Stephen Harrington, responsable national de la stratégie en matière de main−d’œuvre chez Deloitte Canada, a souligné que même si de nombreuses organisations canadiennes avaient des plans sur la manière dont leurs employés peuvent travailler de manière flexible, il n’avait pas vu beaucoup de règles au sujet des congés de maladie.
«Les organisations en sont aux premiers jours en ce qui a trait à la détermination exacte du fonctionnement (de ce système) pour elles−mêmes et pour leur personnel», a indiqué M. Harrington.
Les personnes qui travaillent à domicile, même une partie du temps, sont beaucoup plus susceptibles d’envisager de travailler alors qu’elles sont malades que celles qui travaillent au bureau, a-t-il souligné.
Mais cela présente des risques pour le travailleur, qui pourrait aggraver sa maladie en ne se reposant pas correctement, a observé M. Harrington. C’est également un risque pour l’employeur, car il est prouvé que les gens ne sont pas aussi efficaces et sont plus enclins à commettre des erreurs lorsqu’ils travaillent tout en étant malades.
«Je pense qu’il y a peut−être des organisations qui sous−estiment les pressions sociales et culturelles lorsque les gens ont des échéances au travail, ou lorsqu’ils se sentent obligés», a précisé M. Harrington.
Clarifier les règles
Les employés dans des situations de travail hybride devraient demander de manière proactive à leurs supérieurs des précisions sur le niveau d’accommodement auquel ils doivent s’attendre en cas de maladie et de télétravail, a poursuivi Mme Taylor, en particulier lorsqu’il n’est pas pratique ou dangereux d’entrer au bureau.
Ils devraient, par exemple, vérifier s’ils sont autorisés à travailler à leur domicile lorsqu’ils sont malades une journée où ils devraient être au bureau, et si c’est le cas, si cela signifie qu’ils doivent se présenter au bureau une autre journée en remplacement.
«Est−ce que ce sera un scénario d’un pour un, ou est−ce que ce sera beaucoup plus flexible?» a-t-elle demandé.
«En fin de compte, à moins que le contrat de travail (d’un employé) ne lui donne le droit de travailler à domicile à sa discrétion, l’employeur a le droit de fixer les règles au sujet du lieu de travail, y compris les moments où le télétravail est autorisé. Donc, comprendre ces règles en tant qu’employé est la clé.»
M. Trougakos a estimé que les entreprises feraient bien d’adopter des modèles de travail hybrides moins «rigides» quant aux jours où le personnel doit se présenter au bureau.

CONSIGNE A>
D'après l'extrait, quel poste Stephen Harrington occupe-t-il chez Deloitte Canada ?
CONSIGNE B>
Recopiez le passage de l'extrait qui commence par « Clarifier les règles » et se poursuit jusqu'à « d’entrer au bureau. ».

DONNÉES BRUTES>
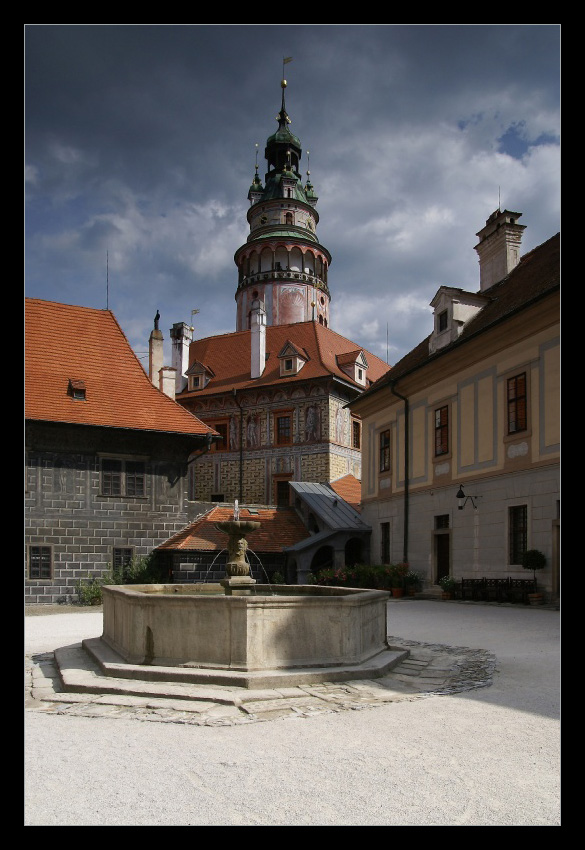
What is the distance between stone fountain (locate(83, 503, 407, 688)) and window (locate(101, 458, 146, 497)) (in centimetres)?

CORRIGÉ A>
Il est responsable national de la stratégie en matière de main-d'œuvre.

CORRIGÉ B>
Clarifier les règles
Les employés dans des situations de travail hybride devraient demander de manière proactive à leurs supérieurs des précisions sur le niveau d’accommodement auquel ils doivent s’attendre en cas de maladie et de télétravail, a poursuivi Mme Taylor, en particulier lorsqu’il n’est pas pratique ou dangereux d’entrer au bureau.